Instructions to follow: Among the records below, find the line that has "[researcher-annotated camera trap]"; from there, give the lines again exactly, and stop after the line that has "A: Bos taurus (domestic cow).".

Items from a dataset
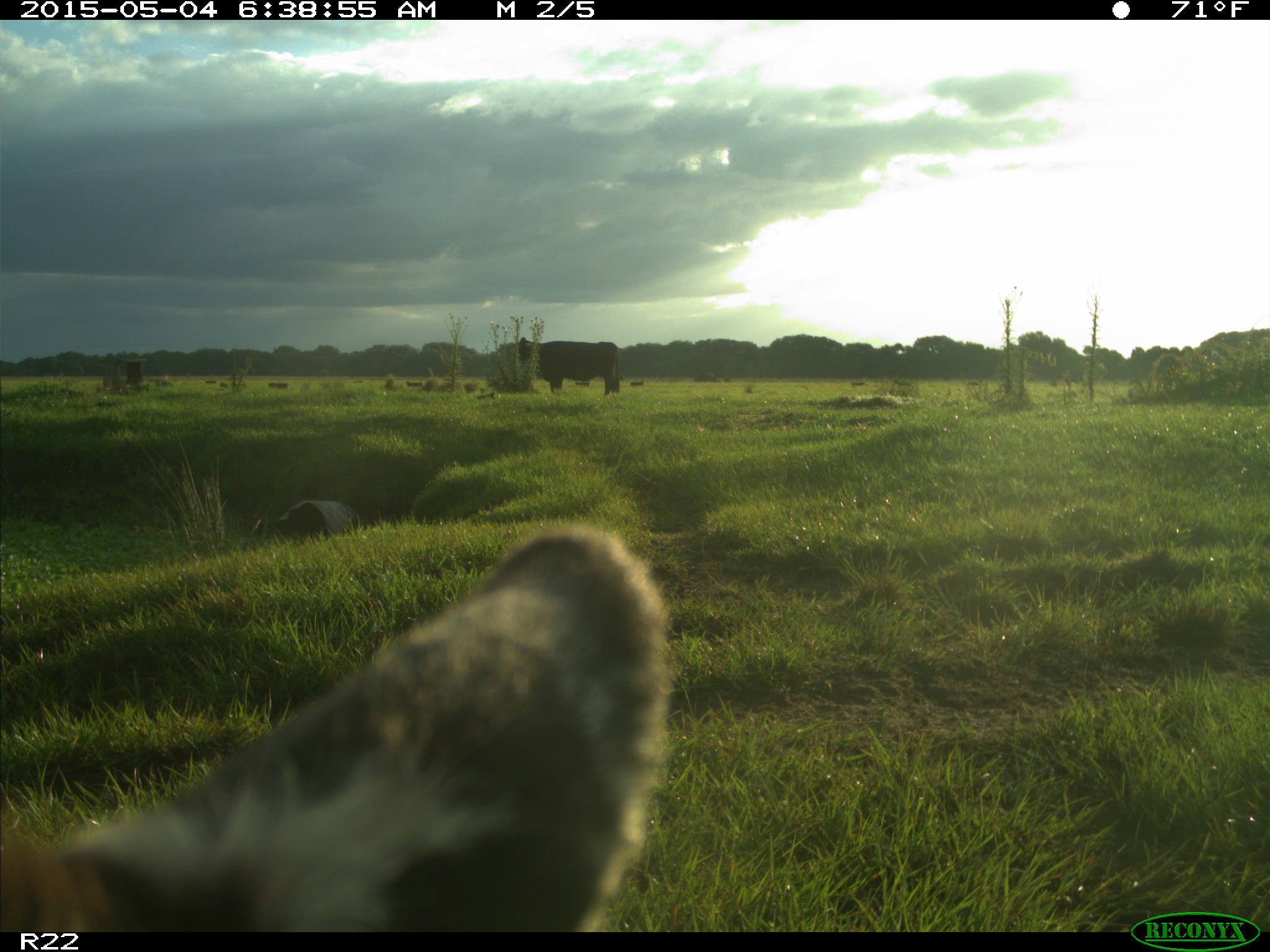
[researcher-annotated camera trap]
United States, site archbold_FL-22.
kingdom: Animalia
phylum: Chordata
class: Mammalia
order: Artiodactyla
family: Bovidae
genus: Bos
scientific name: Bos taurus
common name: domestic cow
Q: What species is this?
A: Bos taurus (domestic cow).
==
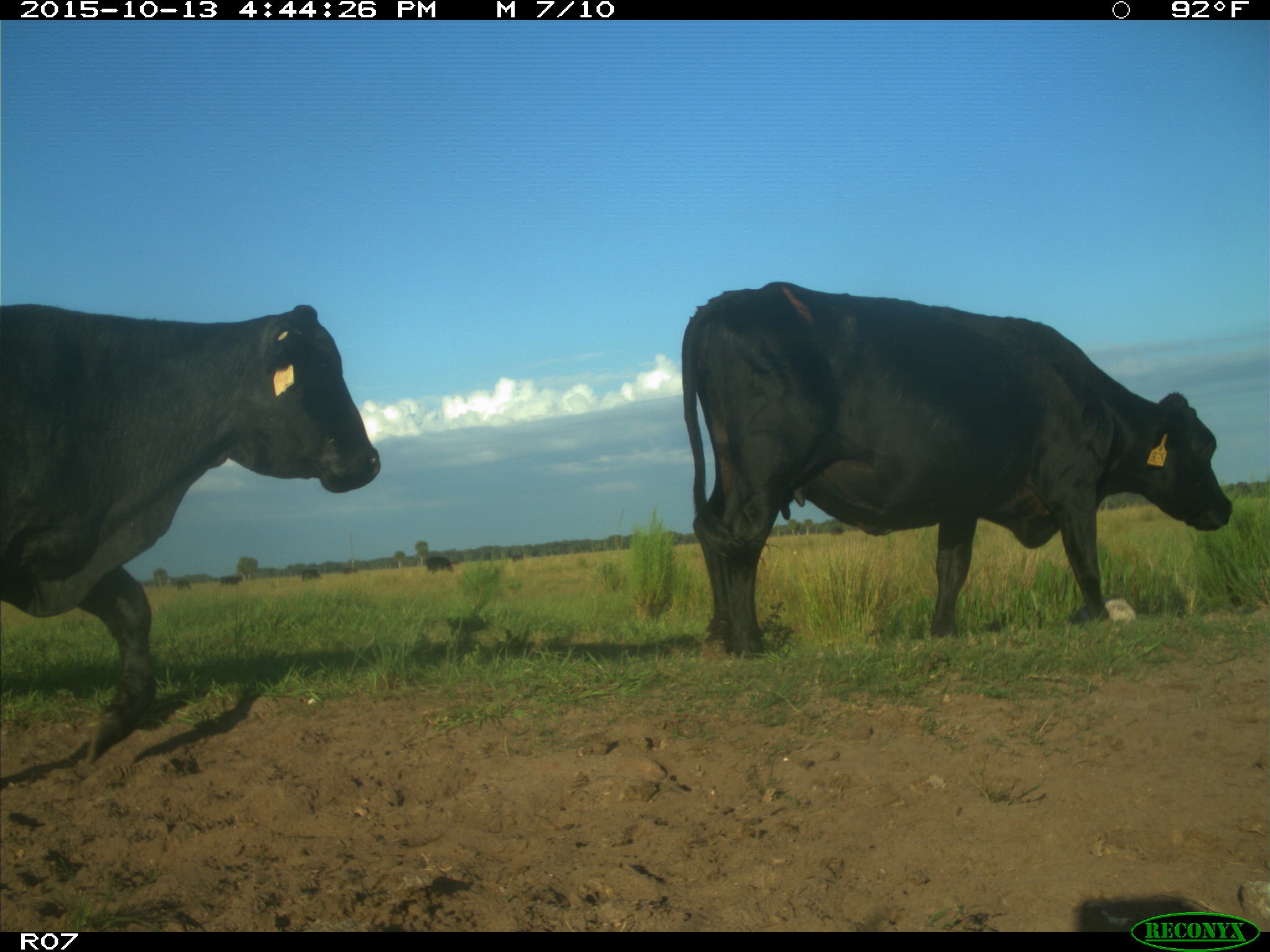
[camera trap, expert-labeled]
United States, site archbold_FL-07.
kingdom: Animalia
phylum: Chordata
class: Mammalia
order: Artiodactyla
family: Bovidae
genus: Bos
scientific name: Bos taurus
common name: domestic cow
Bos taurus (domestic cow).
...
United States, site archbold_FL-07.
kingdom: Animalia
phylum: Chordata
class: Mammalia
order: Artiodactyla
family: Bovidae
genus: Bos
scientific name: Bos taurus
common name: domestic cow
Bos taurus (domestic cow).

Output of the task:
[researcher-annotated camera trap]
United States, site archbold_FL-22.
kingdom: Animalia
phylum: Chordata
class: Mammalia
order: Artiodactyla
family: Bovidae
genus: Bos
scientific name: Bos taurus
common name: domestic cow
Q: What species is this?
A: Bos taurus (domestic cow).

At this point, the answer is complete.